Today, of course, we believe we understand the chemical roots of depression, and I often wonder whether it would have been easier for us if my mother had taken medication to help her through this difficult time when memory overshadowed the present. Probably; just as my mother probably would not have fallen apart so completely if she had not returned to Vienna, if we had stayed at home in the New Jersey suburbs in our post-World War II home where German could remain simply the language of Schiller and Schubert and Schlagobers, and not the language of everything that one wants to forget. But as my father, the historian, never hesitated to remind us, “Asking ‘if’ questions of history is always pointless.”
Years later Mrs. Wollenberger and her husband finally did go back to Germany, to Mr. Wollenberger’s hometown, Heilbronn. They, along with the other surviving Jews of Heilbronn, were invited by the mayor and other important burghers to attend a reconciliation ceremony. They accepted the invitation, they said, because they were curious, but also, I suspect, because they were ready to let go of some of their anger and bitterness, even if they could not go so far as to forgive.
No one in my family ever received such an invitation from Vienna. All they received was a monthly check—Wiedergutmachung,it is called, which translates as making good again, one of those typical, overly concrete German nouns that state exactly what a thing does, or is meant to do.
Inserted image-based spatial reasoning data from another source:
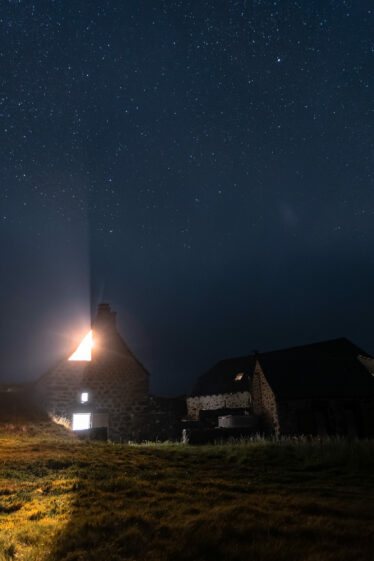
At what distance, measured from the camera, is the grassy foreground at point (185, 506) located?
16.0 feet

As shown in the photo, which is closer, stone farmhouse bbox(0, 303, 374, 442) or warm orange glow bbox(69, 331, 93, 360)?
stone farmhouse bbox(0, 303, 374, 442)

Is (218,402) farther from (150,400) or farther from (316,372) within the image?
(316,372)

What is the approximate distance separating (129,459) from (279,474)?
477cm

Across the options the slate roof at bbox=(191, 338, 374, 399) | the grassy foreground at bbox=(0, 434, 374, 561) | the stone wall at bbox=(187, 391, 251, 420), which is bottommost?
the grassy foreground at bbox=(0, 434, 374, 561)

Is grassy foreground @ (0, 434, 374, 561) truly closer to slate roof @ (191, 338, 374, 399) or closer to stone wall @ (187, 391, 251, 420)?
slate roof @ (191, 338, 374, 399)

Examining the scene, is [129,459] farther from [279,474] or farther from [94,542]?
[94,542]

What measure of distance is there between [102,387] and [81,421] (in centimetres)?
249

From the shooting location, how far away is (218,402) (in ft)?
108

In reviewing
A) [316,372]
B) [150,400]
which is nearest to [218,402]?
[150,400]

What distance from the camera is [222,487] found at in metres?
8.49

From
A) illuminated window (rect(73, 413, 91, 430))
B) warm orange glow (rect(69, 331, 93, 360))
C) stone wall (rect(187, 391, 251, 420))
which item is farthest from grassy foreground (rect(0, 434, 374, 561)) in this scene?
stone wall (rect(187, 391, 251, 420))

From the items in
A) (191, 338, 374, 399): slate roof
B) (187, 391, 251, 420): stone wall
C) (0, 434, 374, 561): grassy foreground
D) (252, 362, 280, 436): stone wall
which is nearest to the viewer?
(0, 434, 374, 561): grassy foreground

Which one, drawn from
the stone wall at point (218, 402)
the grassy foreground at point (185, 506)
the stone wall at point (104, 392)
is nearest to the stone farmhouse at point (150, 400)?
the stone wall at point (104, 392)

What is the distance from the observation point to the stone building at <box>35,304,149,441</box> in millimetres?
23875
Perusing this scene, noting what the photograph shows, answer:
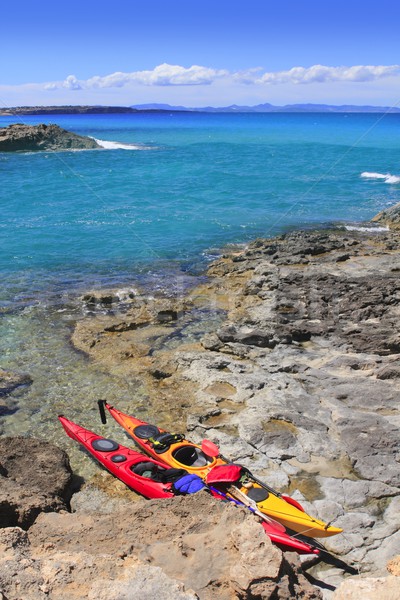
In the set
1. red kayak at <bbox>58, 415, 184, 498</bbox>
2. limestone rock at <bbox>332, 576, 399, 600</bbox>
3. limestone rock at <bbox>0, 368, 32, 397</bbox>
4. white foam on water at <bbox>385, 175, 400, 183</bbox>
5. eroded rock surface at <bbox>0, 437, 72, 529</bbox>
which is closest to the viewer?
limestone rock at <bbox>332, 576, 399, 600</bbox>

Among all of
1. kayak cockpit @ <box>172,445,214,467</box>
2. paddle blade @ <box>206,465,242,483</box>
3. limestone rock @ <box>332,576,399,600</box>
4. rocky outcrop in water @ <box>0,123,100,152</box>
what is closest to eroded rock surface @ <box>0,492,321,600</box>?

A few years ago, I found myself looking into what it would take to claim Austrian citizenship for myself. I had no interest in living in Austria but I wanted to have the option to live and work in Europe. One of my mother’s German Jewish friends had recently gotten her citizenship back and her children had also become German citizens, so I thought it wouldn’t be difficult for me to do the same. But it was. In fact, it was impossible. The law is as follows: If your mother is an Austrian citizen, or if she lost her citizenship due to persecution, you can claim citizenship, but only if you were born after 1983. To place this in context, my mother, who was just twelve when the family left Austria, was fifty-seven years old in 1983—well past her childbearing years. The law originally allowed only fathers to pass their citizenship on to their children, but realizing that this was sexist, the Austrian government amended the law in 1983 to include mothers; but the law was not retroactive, thus resulting in the absurdity exemplified by my mother’s case. It established a legal possibility that was in fact biologically impossible.
Last year, when my sister and I visited my mother, who is no longer a Catholic and has come to accept my sexual identity and no longer breaks into tears whenever I walk into the room, I suggested that we speak at least an hour of German every day of the visit. The first night we went out for Chinese food and managed to get through the whole meal in German, though we were all lazy about throwing in English words when the right German word didn’t come to mind. The second night, we all muddled through with the help of a little vodka. On the third night we gave up, not because we couldn’t do it or because it wasn’t amusing but because that’s all it was—amusing. German had finally become just a language, a rusty, old-fashioned tool that had been stored away in a box in the bowels of the basement for too long. Sure it worked, but it was best to leave it in the box, for we had an efficient, state-of-the-art, craftsman’s tool right at our fingertips—the English language, with which we now shape our experience.